Here, the record reflects that the constitutionality of the challenged police stop, search, and seizure were fully and fairly litigated in the State courts, both in a suppression hearing during trial and on direct appeal. Petitioner does not argue that his opportunity in the state courts to challenge the admissibility of evidence under the Fourth Amendment was circumscribed in any way. Nor has he alleged that "the processes provided by the state to fully and fairly litigate Fourth Amendment claims are routinely or systematically applied in such a way as to prevent the actual litigation of Fourth Amendment claims on their merits." Williams v. Brown, 609 F.2d 216, 220 (5th Cir. 1980). Absent such allegations, consideration of the merits of Petitioner's Fourth Amendment claims here would violate the conviction underlying Stone, that the state courts are as competent as the federal courts in ensuring that federal constitutional rights are protected. O'Berry, 546 F.2d at 1217. Because Stone v. Powell conclusively forecloses federal review of the claims raised in the instant petition, Respondent is entitled to summary judgment.
CERTIFICATE OF APPEALABILITY
The Anti-Terrorism and Effective Death Penalty Act (AEDPA) prevents appellate consideration of a habeas petition unless the district or circuit courts certify specific issues for review. See 28 U.S.C. § 2253(c); FED. R. APP. PRO. Rule 22(b). Although Petitioner has not yet requested that this Court grant him a Certificate of Appealability ("COA"), the Court can consider the issue sua sponte. See Alexander v. Johnson, 211 F.3d 895, 898 (5th Cir. 2000). A court may only issue a COA when "the applicant has made a substantial showing of the denial of a constitutional right." 28 U.S.C. § 2253(c)(2); see also Slack v.
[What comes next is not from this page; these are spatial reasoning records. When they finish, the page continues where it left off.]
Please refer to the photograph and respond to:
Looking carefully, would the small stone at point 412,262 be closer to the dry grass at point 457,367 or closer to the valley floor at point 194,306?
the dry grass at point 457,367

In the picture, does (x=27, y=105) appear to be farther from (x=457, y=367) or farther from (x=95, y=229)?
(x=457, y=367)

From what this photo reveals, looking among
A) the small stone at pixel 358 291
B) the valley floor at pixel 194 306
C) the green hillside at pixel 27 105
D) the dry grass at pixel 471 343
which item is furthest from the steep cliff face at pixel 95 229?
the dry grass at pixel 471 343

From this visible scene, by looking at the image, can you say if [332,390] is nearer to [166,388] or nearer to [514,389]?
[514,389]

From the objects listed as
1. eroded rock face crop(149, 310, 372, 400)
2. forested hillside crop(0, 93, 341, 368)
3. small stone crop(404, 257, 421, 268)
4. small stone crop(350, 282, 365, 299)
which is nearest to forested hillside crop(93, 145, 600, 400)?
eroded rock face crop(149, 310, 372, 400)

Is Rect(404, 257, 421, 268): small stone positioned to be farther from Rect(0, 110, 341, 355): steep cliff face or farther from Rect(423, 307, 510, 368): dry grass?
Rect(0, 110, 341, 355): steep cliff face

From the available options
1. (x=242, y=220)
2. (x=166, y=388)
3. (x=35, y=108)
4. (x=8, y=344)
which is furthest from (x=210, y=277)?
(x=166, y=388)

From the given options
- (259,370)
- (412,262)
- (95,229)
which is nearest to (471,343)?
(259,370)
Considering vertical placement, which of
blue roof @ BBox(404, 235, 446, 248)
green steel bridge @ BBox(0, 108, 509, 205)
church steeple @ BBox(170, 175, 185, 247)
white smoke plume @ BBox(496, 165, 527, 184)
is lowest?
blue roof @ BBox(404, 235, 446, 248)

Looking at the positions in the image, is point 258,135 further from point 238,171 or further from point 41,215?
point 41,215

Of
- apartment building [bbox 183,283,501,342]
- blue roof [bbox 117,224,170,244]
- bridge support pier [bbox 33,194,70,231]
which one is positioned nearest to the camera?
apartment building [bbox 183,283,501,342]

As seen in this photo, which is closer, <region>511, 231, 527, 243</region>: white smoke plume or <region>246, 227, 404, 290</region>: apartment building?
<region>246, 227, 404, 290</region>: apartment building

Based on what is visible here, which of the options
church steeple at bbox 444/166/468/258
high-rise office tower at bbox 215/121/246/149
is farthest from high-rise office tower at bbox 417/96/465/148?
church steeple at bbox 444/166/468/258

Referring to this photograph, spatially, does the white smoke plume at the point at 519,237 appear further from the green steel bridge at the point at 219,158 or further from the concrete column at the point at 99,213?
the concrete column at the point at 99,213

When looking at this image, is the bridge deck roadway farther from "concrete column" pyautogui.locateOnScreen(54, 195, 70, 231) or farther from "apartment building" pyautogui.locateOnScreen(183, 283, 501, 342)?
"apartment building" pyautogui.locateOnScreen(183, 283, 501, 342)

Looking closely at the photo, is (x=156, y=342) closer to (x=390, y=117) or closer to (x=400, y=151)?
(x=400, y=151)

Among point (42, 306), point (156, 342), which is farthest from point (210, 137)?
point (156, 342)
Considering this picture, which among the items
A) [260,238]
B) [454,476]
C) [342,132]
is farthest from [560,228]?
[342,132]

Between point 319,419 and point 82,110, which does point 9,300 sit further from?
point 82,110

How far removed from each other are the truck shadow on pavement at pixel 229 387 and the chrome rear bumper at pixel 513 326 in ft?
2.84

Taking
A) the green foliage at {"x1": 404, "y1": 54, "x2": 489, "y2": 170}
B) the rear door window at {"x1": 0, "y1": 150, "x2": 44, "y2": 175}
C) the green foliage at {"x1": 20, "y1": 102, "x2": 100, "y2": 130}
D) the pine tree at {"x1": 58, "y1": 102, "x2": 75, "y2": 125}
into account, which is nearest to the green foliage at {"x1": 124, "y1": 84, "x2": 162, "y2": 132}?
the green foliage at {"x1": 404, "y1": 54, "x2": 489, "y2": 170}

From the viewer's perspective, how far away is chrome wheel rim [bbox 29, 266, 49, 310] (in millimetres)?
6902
McDaniel, 529 U.S. 473, 484 (2000).
Because definitive and binding precedent forecloses relief on Petitioner's claims, the Court will not issue a Certificate of Appealability from this decision.
Accordingly, it is hereby ORDERED that:
1. Respondent's motion for summary judgment (Docket No. 12) is GRANTED;
2. the instant Petition for a writ of habeas corpus (Docket Nos. 1) is DENIED;
3. a Certificate of Appealability from this decision is DENIED; and,
4. all other pending motions, if any, are DENIED.
The Clerk will provide a copy of this order to the parties.
SIGNED at Houston, Texas, this 20th day of March, 2015.